Я стою у окна, прижавшись лбом к стеклу. Прямо в лицо мне светит солнце. Я говорю себе, что пойду к нему в день свадьбы в своем красивом белом платье, когда все остальные будут пить, смеяться и нести всякую чушь. В первый раз за четыре года, девять месяцев и пять дней. А потом, еще июль не успеет закончиться, как Пинг-Понг увидит, что вся его семья разлетится на кусочки, так же как когда-то разлетелась моя. Он потеряет братьев, как я потеряла отца. Где мой отец? Где он? Мне так больно, когда я представляю себе свою дурынду-мать с этими тремя подонками в тот снежный день, я ненавижу их за то, что они с ней сделали. Но по большому счету, мне наплевать, и это чистая правда. Мне наплевать, когда я думаю о том, что они сделали нам – ему и мне. Где он? Я била лопатой какого-то мерзкого типа, который вовсе мне не отец, ведь своего отца я совсем не знала – ты должна остановиться, немедленно, остановись, – он говорил мне: «Я дам тебе денег. Повезу тебя в путешествие. В Париж».
Солнце слепит глаза.
Я сделаю так, что от Пинг-Понга ничего не останется. Он возьмет ружье своего подонка-отца, и я ему скажу: «Это Лебалек, это Туре», – и пусть он убьет обоих. Я стану Эль. Все исправлено. Я приду к своему папе и скажу:
– Теперь они умерли, все трое. Я вылечилась, и ты тоже.

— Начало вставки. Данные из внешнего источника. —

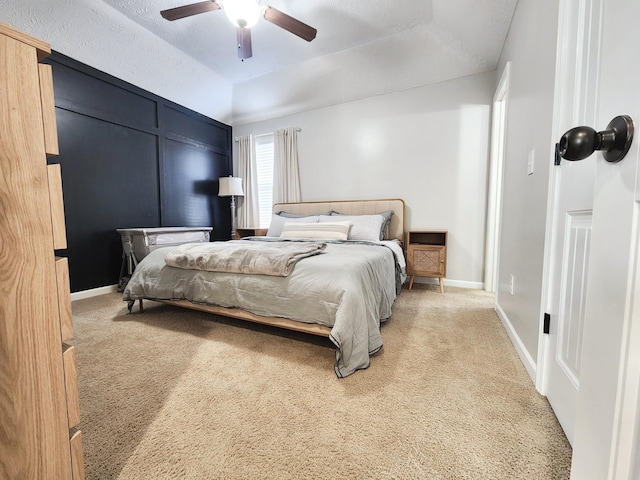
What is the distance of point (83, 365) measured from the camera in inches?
60.2

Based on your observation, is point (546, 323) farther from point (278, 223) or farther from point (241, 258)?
point (278, 223)

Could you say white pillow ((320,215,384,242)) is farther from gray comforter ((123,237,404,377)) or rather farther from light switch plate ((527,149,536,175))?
light switch plate ((527,149,536,175))

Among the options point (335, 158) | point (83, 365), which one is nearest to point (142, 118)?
point (335, 158)

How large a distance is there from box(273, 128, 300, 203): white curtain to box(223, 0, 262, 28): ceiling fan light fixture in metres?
2.02

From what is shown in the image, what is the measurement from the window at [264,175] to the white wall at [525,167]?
10.9 ft

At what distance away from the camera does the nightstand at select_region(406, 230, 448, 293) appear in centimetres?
297

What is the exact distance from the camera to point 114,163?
10.1 feet

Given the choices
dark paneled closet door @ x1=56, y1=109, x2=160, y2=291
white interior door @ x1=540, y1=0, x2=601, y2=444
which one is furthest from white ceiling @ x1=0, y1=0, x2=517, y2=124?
white interior door @ x1=540, y1=0, x2=601, y2=444

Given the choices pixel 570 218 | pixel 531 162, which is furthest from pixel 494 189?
pixel 570 218

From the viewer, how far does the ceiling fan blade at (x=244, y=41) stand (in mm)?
2199

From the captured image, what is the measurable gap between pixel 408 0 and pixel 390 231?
231 cm

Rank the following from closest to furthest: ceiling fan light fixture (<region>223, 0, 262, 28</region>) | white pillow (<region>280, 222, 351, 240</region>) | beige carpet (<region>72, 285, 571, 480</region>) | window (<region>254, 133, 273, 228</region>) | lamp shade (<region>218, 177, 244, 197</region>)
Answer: beige carpet (<region>72, 285, 571, 480</region>) → ceiling fan light fixture (<region>223, 0, 262, 28</region>) → white pillow (<region>280, 222, 351, 240</region>) → lamp shade (<region>218, 177, 244, 197</region>) → window (<region>254, 133, 273, 228</region>)

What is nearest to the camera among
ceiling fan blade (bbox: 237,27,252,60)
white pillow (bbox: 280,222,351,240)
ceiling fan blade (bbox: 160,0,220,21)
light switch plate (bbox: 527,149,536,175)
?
light switch plate (bbox: 527,149,536,175)

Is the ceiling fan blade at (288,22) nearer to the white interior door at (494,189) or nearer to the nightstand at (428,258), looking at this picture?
the white interior door at (494,189)
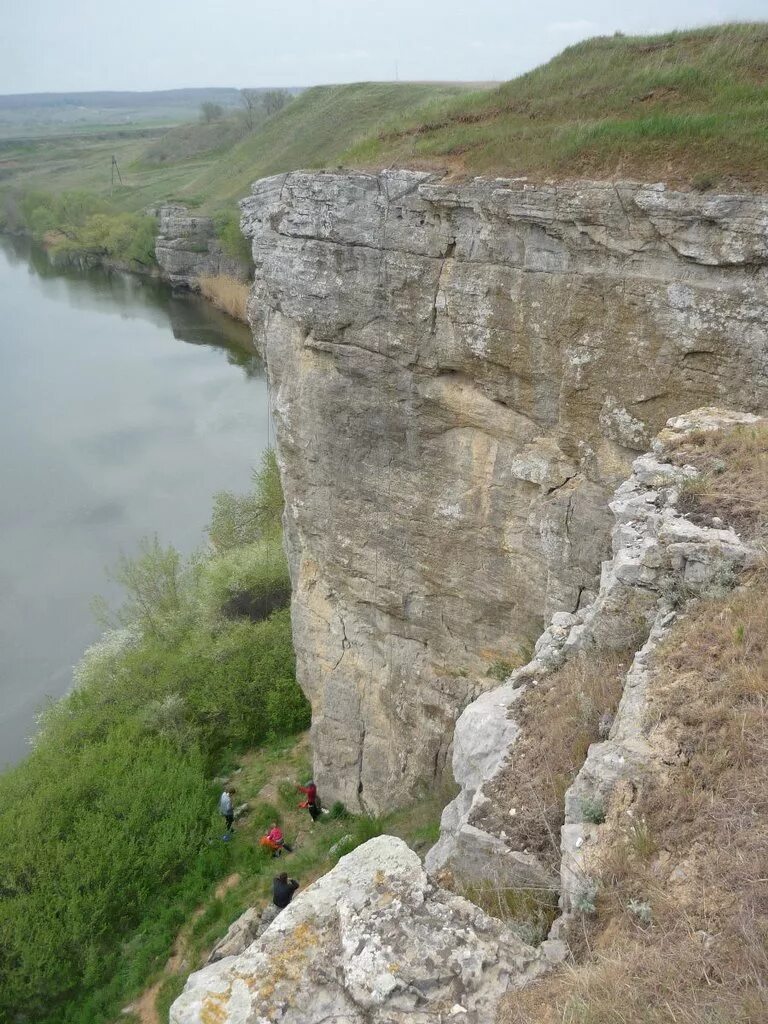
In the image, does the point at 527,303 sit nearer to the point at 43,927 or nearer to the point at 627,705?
the point at 627,705

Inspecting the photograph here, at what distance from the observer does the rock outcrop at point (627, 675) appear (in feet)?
12.5

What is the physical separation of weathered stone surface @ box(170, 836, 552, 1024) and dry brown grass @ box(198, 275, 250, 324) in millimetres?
38501

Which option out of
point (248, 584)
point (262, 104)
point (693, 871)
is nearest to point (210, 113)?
point (262, 104)

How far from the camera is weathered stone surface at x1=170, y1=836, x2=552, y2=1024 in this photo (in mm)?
3268

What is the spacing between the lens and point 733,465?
6.08 m

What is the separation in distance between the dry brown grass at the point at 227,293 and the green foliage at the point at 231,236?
140 cm

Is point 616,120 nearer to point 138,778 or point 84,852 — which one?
point 138,778

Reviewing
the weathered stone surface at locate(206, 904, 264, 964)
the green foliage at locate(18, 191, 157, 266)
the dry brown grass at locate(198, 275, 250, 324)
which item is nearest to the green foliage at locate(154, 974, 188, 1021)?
the weathered stone surface at locate(206, 904, 264, 964)

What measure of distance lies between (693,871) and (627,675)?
143cm

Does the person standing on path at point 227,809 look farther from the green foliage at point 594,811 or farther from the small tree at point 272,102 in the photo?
the small tree at point 272,102

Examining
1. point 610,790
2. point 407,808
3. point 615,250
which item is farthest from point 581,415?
point 407,808

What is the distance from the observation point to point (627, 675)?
4582 millimetres

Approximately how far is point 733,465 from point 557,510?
270 cm

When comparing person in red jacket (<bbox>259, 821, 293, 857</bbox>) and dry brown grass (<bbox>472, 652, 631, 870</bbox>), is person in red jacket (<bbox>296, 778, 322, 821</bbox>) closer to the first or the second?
person in red jacket (<bbox>259, 821, 293, 857</bbox>)
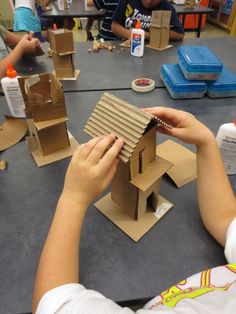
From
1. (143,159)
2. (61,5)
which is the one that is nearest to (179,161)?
(143,159)

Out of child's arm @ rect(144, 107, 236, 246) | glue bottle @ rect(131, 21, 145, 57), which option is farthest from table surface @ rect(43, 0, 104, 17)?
child's arm @ rect(144, 107, 236, 246)

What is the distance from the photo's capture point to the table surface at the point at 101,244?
1.71ft

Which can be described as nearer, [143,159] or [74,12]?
[143,159]

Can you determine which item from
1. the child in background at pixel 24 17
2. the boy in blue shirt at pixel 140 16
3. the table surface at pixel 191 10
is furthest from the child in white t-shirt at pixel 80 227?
the table surface at pixel 191 10

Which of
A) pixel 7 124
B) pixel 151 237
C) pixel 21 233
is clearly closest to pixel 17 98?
pixel 7 124

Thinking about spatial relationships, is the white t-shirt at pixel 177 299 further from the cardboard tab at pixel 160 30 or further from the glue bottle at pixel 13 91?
the cardboard tab at pixel 160 30

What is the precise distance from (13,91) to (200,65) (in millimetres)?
792

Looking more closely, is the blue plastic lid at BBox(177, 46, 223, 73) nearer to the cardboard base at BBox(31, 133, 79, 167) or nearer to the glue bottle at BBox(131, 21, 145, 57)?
the glue bottle at BBox(131, 21, 145, 57)

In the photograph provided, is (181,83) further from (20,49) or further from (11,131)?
(20,49)

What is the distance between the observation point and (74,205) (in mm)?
542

Я понимаю, что сижу на лестнице, на ступеньке и держусь рукой за перила. Щекой я прижимаюсь к полированному дереву и иногда вижу отсветы из кухонного окна снизу. Очень тихо, никаких звуков, только мое дыхание. Кажется, я отодрала один за другим все накладные ногти, такое со мной бывает, я чувствую, что держу их в другой руке, которую прижимаю к губам. Я думаю о его лице и плачу. Он идет по дороге к нашему дому. Останавливается в нескольких шагах от меня, чтобы я могла побежать ему навстречу, прыгнуть, а он подхватит меня на руки. Он смеется. Он кричит:
– А что принес папа своей любимой крошке? Что же он ей принес?
Никто и ничто на свете не заставит меня поверить, что это было раньше. Я хочу, я ужасно хочу, чтобы это было сейчас. И чтобы это никогда не кончилось. Никогда.
Казнь
Все эти огни, это лето.
Ночью я не могу заснуть. У меня перед глазами снова сосны, горящие на холмах, и пожарные самолеты, которые летают низко-низко, сбрасывая воду, которая обрушивается с грохотом пулеметной очереди, переливаясь всеми цветами радуги в солнечных лучах, пробивающихся сквозь просветы туч и дым.
Еще я вижу свадьбу. Эль в длинном белом платье, так любовно и ловко подогнанном для нее матерью, что кажется, будто оно сидит на ней, как вторая кожа. Фату она сняла во дворе и разорвала на кусочки, чтобы досталось всем. Ее улыбка в тот день. Я смотрел в ее глаза в церкви, когда надевал ей кольцо на палец. И снова увидел в них эти тени, еще более волнующие, чем обычно, похожие на метущихся, сбившихся с пути птиц в горах, осенью. Ее улыбка одними уголками губ, такая робкая и мимолетная, вызывала во мне жалость, да, жалость к ней, я бы отдал все на свете, чтобы ее понять и помочь. А может быть, я это придумываю теперь, может быть, я уже все забыл.
Нас было тридцать пять или сорок за столом. А потом стали приходить все новые гости, из нашей деревни или по соседству, и в середине дня, когда начались танцы, их собралось уже вдвое больше, чем вначале, или даже сверх того. Мы с Эль открывали бал. Вальс, чтобы сделать приятное ее матери и нашей тоже. Она придерживала платье рукой, чтобы не испачкать, и кружилась, кружилась, а в конце со смехом чуть не упала на меня, потеряв равновесие. За все утро она почти ничего мне не сказала, но эти слова я расслышал: «Какое чудо, какое чудо…» Я прижимал ее к себе. Я держал ее за талию, когда мы пробирались назад к столу среди гостей, а они изо всех сил хлопали меня по спине. Даже сейчас стоит мне подумать об этом, как я чувствую под рукой нежность ее кожи.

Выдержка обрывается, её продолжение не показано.